> Records for this exercise:
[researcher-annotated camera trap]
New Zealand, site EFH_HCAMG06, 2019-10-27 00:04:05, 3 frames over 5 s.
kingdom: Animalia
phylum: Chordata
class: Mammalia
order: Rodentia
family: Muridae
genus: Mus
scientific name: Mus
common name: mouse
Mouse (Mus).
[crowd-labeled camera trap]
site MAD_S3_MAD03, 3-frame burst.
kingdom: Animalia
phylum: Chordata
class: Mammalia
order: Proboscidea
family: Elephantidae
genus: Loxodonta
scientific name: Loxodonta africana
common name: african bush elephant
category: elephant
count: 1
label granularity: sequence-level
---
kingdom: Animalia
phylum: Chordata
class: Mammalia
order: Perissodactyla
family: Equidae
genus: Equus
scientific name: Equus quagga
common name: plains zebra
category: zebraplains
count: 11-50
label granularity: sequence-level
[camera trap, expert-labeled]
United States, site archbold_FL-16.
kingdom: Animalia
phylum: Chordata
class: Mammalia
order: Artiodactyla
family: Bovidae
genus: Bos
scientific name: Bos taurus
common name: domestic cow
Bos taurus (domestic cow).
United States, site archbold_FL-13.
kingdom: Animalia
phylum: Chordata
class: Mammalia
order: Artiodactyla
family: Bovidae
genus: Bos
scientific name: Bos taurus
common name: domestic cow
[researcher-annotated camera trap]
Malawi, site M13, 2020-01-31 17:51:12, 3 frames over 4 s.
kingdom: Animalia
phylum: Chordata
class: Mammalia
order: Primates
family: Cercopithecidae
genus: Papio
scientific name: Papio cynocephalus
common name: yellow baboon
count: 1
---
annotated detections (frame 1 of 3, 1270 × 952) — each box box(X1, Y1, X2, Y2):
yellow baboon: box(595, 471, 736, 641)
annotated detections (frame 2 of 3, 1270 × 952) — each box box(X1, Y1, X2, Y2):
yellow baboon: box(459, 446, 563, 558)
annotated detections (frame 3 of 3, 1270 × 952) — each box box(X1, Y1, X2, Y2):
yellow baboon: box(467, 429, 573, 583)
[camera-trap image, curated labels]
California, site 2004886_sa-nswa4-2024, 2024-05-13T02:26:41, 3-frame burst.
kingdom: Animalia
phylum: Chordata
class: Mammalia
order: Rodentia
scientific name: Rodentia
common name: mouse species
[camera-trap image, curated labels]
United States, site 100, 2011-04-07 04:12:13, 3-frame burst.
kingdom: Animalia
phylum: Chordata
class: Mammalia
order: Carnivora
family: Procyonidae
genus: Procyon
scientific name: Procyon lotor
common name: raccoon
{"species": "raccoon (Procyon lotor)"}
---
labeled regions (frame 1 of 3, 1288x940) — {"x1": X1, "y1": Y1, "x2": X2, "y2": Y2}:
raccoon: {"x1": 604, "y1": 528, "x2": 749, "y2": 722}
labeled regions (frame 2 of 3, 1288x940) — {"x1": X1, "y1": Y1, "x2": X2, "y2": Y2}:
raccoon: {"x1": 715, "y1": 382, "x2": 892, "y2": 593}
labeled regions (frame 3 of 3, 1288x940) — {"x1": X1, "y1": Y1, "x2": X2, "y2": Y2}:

> Problem:
Scan the listing for the word "genus". Copy every line in which it appears.

> Response to the task:
genus: Mus
genus: Loxodonta
genus: Equus
genus: Bos
genus: Bos
genus: Papio
genus: Procyon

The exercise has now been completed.